Bhubaneswar: The Union Government has implemented a significant reduction in central excise duty on petrol and diesel to insulate domestic consumers from the volatility of global energy markets.
Chief Minister Mohan Charan Majhi welcomed the decision, noting that it reflects the center’s proactive and citizen-centric approach. While state-run oil marketing companies have kept pump prices steady for now to recover previous losses, the duty cut prevents a looming price hike that would have impacted transportation costs and the price of essential commodities. The new rates have come into effect immediately across the country, providing a crucial safety net for the national economy.

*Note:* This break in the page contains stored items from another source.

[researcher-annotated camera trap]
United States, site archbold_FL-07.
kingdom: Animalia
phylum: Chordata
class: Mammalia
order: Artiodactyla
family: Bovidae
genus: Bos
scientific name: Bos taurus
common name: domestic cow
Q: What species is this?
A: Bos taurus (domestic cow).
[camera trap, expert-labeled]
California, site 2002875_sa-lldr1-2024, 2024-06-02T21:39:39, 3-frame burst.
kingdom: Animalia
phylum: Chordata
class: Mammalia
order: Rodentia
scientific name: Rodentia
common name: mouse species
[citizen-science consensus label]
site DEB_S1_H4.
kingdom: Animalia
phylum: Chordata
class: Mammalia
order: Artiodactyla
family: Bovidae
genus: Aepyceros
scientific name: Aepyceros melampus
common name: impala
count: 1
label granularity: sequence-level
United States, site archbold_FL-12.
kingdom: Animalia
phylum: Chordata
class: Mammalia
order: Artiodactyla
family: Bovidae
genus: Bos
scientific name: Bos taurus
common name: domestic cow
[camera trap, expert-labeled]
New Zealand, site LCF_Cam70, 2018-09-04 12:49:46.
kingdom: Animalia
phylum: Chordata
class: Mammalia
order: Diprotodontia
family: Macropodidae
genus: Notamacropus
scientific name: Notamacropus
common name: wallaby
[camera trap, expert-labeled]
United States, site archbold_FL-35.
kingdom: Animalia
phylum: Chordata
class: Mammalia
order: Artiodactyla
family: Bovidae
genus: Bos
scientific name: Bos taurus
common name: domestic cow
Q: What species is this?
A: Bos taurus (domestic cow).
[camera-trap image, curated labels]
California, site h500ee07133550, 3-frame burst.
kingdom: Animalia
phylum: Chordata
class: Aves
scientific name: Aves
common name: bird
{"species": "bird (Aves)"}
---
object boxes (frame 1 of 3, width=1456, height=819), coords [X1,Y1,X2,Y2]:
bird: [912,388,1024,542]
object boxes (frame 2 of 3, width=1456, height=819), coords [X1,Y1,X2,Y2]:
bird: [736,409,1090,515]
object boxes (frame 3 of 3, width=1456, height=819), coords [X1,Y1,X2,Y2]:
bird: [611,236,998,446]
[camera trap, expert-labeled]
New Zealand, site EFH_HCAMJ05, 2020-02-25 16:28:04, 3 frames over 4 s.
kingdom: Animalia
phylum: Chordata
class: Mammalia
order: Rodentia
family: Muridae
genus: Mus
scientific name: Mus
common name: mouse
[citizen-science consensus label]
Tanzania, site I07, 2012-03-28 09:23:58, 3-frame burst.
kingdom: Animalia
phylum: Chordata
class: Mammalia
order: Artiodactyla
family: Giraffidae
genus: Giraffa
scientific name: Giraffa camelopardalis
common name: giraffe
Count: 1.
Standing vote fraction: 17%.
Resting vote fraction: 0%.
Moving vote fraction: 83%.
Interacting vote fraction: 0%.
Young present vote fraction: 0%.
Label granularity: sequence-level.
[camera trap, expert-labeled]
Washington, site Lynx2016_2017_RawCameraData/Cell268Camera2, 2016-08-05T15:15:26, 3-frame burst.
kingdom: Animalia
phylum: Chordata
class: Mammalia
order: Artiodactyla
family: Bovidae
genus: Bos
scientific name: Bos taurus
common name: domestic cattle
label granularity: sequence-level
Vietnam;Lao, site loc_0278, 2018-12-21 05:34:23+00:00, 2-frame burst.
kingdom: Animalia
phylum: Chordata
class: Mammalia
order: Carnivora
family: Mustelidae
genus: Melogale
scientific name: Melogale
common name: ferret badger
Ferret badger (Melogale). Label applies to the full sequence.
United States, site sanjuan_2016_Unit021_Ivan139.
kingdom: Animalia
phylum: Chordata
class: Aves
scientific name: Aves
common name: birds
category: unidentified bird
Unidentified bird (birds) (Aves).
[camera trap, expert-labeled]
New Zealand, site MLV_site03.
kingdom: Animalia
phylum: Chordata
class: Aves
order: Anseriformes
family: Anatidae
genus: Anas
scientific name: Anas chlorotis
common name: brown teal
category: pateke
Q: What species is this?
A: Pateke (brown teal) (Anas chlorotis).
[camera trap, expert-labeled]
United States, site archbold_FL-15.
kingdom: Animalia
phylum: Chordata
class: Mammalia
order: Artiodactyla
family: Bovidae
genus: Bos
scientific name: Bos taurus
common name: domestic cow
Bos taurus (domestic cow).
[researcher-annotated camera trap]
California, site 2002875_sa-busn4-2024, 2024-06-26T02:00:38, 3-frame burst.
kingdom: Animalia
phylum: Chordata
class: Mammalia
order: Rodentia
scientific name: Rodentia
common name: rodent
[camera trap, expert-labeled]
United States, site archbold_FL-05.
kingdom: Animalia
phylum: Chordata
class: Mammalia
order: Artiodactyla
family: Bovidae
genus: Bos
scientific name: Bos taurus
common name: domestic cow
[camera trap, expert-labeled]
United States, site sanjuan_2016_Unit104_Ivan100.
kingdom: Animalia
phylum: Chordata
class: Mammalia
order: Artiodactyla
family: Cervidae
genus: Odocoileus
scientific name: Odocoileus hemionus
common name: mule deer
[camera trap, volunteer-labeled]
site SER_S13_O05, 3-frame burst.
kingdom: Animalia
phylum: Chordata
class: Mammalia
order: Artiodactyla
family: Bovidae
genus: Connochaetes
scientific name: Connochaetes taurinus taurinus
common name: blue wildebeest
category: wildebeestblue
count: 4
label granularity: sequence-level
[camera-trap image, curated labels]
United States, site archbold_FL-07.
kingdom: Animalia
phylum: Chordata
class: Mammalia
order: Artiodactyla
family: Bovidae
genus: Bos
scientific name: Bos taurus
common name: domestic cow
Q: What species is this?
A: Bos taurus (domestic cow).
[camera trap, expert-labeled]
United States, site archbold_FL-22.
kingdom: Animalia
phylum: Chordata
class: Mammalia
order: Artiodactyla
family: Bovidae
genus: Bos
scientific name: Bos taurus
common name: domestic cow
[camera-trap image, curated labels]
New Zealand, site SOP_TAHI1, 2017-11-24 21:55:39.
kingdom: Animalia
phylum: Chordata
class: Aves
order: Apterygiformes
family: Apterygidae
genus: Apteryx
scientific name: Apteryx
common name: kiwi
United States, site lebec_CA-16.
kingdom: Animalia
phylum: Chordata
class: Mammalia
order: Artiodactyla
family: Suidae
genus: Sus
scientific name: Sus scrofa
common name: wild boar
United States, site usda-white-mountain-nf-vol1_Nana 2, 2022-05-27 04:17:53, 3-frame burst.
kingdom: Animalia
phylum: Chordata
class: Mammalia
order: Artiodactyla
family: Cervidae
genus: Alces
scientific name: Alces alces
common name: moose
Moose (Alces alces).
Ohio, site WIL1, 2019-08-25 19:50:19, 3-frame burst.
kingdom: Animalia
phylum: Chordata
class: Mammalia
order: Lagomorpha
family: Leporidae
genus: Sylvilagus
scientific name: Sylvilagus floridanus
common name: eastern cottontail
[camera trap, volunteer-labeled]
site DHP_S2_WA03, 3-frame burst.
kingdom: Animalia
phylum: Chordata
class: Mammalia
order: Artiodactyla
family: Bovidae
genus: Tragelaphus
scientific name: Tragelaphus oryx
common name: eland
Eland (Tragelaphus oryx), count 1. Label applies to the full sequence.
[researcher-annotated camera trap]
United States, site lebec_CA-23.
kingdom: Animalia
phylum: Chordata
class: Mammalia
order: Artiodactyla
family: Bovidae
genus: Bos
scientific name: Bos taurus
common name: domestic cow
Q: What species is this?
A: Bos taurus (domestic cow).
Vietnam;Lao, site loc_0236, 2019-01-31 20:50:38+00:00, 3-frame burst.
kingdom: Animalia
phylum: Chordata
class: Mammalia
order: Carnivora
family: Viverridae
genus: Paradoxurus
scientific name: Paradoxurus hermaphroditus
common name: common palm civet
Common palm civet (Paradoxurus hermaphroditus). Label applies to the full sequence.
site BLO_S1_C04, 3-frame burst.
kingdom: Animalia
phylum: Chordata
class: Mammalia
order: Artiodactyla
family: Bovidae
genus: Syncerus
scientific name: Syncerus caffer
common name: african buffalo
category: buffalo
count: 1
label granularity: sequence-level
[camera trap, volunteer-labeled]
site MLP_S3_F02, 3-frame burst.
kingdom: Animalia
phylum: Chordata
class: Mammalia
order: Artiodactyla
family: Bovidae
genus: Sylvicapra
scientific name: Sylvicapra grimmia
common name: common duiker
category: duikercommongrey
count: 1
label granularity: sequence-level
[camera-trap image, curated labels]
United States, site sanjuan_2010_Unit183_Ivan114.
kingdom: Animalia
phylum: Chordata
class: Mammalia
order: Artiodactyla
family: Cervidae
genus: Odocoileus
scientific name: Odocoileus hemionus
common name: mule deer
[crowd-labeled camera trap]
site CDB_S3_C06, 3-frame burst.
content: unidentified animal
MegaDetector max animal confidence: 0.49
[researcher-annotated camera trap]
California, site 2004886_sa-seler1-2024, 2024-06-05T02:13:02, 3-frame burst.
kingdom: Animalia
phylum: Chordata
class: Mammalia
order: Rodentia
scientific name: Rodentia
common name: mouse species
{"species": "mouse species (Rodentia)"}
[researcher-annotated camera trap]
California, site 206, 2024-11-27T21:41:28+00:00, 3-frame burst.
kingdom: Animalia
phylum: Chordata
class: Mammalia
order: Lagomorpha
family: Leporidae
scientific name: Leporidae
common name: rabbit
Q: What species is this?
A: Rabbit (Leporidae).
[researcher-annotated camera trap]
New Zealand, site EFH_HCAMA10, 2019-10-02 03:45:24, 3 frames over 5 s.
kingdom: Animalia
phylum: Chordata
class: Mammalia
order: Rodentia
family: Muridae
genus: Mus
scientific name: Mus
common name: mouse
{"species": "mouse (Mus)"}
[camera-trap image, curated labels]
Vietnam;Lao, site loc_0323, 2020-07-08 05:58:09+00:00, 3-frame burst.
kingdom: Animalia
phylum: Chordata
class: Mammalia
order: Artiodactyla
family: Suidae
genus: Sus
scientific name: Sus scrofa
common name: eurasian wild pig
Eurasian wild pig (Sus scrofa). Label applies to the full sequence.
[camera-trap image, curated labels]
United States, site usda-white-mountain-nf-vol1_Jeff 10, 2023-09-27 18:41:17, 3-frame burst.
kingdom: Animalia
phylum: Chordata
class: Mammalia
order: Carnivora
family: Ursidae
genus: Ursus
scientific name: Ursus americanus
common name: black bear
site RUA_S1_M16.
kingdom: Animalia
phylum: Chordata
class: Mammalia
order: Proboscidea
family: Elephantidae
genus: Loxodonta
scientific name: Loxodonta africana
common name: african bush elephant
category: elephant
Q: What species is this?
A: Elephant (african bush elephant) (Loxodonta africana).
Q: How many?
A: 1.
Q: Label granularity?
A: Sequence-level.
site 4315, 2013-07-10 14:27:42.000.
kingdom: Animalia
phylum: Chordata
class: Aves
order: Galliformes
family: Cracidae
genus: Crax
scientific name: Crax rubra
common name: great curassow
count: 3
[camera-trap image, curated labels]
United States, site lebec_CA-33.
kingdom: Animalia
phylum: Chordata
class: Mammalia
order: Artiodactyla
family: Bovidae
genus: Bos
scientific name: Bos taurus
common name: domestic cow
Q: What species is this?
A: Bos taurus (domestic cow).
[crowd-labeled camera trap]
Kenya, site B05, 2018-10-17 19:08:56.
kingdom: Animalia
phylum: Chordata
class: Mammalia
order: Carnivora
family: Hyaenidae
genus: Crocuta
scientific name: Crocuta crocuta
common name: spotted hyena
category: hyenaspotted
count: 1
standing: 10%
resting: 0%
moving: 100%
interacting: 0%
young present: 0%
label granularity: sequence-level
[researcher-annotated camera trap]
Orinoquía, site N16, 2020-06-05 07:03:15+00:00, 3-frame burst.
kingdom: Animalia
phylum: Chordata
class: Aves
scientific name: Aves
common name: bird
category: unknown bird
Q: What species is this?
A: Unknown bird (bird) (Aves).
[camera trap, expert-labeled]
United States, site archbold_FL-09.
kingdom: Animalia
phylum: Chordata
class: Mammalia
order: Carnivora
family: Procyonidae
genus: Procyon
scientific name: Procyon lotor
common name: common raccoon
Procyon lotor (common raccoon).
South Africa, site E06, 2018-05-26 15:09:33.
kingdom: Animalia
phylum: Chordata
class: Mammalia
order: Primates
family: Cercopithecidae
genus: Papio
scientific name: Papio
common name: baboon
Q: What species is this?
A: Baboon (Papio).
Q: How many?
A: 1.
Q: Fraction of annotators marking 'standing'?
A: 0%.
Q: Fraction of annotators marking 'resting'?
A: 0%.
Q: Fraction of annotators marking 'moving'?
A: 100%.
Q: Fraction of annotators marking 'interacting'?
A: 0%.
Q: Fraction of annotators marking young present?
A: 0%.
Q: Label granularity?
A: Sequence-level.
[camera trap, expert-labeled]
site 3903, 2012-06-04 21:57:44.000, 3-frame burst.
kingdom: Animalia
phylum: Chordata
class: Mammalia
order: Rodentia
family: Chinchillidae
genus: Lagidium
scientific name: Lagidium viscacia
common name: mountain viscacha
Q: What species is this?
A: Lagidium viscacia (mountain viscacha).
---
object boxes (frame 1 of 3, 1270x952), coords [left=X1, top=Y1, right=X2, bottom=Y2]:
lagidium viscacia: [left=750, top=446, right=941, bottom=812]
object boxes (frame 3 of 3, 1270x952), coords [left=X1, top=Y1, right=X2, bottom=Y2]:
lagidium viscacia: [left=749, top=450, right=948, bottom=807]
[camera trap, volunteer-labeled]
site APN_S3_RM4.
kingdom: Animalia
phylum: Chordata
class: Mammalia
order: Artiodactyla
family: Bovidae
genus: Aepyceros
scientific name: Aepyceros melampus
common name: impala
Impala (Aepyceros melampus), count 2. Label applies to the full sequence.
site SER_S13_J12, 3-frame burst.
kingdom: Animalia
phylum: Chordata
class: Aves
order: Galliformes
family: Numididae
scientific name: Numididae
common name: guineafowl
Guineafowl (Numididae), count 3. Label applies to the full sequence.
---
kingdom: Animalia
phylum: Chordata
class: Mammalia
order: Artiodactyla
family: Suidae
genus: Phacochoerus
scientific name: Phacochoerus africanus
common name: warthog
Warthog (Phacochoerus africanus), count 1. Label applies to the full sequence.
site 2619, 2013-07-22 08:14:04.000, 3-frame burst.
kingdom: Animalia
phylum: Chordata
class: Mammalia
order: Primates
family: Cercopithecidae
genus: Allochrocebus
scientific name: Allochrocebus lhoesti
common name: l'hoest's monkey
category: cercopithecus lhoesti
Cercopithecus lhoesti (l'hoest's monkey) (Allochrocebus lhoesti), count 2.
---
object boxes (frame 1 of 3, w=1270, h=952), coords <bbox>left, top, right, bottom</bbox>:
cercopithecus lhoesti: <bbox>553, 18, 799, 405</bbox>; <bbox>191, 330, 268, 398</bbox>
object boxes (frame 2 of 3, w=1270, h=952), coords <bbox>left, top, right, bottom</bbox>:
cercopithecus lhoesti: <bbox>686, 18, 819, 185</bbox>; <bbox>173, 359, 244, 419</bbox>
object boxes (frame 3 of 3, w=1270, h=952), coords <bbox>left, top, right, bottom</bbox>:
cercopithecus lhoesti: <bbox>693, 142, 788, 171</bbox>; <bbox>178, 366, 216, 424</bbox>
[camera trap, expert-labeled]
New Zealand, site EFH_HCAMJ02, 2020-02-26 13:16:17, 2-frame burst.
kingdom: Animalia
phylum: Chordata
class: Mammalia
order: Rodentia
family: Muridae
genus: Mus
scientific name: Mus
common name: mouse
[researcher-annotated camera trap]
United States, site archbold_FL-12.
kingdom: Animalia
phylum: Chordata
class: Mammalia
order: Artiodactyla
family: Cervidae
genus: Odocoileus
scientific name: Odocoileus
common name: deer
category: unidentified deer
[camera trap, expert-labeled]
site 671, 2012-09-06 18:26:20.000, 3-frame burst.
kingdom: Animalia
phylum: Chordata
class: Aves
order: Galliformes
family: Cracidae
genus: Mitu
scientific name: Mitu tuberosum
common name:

In a high-level decision taken late on Thursday, March 26, 2026, the Ministry of Finance slashed the special additional excise duty on petrol by 10 rupees per litre, bringing it down to 3 rupees from the previous 13 rupees. Similarly, the duty on diesel has been reduced by 10 rupees per litre, effectively bringing the levy to zero.
This strategic intervention comes as international crude prices have surged over 100 dollars per barrel due to the escalating West Asia crisis and supply disruptions in the Strait of Hormuz. By taking a hit on its own taxation revenues, estimated at approximately 1.75 lakh crore rupees annually, the government has moved to absorb the rising costs that would have otherwise led to a sharp spike in retail fuel prices.
Union Finance Minister Nirmala Sitharaman stated that the measure is intended to provide immediate protection to citizens from the vagaries of international costs. To further prioritize the domestic market, the government has also imposed export duties of 21.5 rupees per litre on diesel and 29.5 rupees per litre on aviation turbine fuel. This ensures that refineries prioritize domestic supply over international exports during the ongoing global uncertainty.